• To do: Count the lines below that contain the word "Snowy", and reply with that number alone.

──────────

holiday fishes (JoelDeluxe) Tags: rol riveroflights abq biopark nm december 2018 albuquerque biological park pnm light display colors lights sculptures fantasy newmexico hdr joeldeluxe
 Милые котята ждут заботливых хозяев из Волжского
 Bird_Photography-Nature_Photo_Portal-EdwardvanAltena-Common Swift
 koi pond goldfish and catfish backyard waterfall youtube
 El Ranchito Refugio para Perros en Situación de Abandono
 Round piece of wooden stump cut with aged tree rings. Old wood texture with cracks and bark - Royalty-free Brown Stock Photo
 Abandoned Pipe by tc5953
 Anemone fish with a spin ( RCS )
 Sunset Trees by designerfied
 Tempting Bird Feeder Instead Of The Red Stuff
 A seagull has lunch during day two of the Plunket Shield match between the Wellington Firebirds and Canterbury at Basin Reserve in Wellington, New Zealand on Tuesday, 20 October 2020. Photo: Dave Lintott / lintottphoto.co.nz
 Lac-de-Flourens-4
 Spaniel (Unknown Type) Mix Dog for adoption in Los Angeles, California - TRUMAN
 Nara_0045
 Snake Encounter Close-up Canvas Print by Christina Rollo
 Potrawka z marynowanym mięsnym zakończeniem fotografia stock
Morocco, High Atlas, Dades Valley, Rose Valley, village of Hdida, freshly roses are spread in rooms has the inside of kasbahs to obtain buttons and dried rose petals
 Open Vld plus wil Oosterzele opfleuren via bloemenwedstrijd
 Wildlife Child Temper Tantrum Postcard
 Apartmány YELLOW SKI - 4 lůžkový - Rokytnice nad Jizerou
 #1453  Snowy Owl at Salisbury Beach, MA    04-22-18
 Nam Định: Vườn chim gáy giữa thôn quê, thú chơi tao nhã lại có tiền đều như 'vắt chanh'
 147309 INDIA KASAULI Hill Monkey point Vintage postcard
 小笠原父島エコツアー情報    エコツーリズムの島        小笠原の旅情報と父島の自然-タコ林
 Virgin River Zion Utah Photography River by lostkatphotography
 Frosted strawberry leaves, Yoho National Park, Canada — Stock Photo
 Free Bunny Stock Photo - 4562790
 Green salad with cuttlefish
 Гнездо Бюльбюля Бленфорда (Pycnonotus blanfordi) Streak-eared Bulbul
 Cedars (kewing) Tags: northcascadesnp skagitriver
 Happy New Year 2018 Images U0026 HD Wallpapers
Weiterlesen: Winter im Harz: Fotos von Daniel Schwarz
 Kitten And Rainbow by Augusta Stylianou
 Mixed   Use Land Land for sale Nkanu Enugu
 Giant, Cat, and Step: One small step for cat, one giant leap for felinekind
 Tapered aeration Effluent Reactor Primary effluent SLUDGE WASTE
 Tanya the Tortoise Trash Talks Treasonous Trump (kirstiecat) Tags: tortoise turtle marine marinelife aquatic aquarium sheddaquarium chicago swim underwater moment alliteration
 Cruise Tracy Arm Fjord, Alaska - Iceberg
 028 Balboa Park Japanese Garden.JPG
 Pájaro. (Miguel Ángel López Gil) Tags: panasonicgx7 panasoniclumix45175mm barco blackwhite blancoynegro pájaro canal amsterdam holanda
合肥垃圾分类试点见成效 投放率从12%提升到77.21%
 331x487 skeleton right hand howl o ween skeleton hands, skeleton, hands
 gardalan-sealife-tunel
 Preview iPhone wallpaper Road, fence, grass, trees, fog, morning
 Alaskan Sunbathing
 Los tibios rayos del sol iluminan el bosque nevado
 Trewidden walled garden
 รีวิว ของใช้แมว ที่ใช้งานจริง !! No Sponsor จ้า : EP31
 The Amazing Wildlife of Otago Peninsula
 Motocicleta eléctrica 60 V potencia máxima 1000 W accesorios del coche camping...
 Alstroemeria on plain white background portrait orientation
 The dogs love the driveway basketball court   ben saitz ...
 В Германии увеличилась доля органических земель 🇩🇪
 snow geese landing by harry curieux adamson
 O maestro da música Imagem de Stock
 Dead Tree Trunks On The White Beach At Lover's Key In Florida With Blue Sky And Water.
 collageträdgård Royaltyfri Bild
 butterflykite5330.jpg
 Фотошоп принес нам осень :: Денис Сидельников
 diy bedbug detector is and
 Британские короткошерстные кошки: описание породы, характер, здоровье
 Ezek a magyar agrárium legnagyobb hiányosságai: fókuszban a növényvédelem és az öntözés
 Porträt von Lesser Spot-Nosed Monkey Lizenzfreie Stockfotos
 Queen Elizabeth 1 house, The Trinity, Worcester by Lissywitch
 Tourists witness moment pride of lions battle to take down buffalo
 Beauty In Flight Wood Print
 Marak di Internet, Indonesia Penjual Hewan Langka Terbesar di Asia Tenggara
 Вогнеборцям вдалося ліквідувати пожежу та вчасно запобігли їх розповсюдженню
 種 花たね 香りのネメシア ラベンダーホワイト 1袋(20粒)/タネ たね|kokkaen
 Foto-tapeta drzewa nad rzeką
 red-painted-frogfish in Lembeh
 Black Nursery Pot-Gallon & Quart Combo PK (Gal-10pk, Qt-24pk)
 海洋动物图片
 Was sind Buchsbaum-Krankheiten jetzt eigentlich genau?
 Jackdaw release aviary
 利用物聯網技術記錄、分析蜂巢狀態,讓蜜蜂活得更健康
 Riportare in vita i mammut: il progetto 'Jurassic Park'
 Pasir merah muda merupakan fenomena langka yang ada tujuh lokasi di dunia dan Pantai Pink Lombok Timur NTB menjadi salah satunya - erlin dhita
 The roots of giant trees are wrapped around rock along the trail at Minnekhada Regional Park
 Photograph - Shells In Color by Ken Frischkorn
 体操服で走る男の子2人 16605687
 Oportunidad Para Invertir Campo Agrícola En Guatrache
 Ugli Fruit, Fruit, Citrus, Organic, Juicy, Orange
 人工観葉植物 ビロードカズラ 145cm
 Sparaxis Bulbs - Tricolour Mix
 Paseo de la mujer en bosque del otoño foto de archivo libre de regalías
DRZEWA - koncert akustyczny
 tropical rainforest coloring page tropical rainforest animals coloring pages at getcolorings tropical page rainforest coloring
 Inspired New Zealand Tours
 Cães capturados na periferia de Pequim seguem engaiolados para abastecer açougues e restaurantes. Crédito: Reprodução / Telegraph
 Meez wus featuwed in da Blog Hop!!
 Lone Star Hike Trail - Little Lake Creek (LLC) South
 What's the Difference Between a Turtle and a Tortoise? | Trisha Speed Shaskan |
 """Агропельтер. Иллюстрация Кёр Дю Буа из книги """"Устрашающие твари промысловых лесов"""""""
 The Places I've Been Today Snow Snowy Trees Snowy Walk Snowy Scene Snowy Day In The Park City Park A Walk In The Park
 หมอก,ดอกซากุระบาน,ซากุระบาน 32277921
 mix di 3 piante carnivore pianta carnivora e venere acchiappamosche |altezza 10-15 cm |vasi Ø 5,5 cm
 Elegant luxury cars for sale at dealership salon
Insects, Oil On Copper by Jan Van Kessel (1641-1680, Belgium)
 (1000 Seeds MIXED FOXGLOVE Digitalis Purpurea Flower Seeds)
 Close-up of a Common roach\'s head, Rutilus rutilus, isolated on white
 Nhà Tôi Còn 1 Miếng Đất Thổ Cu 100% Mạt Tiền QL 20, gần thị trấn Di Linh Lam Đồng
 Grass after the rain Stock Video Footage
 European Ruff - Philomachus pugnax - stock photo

──────────

• Task result: 2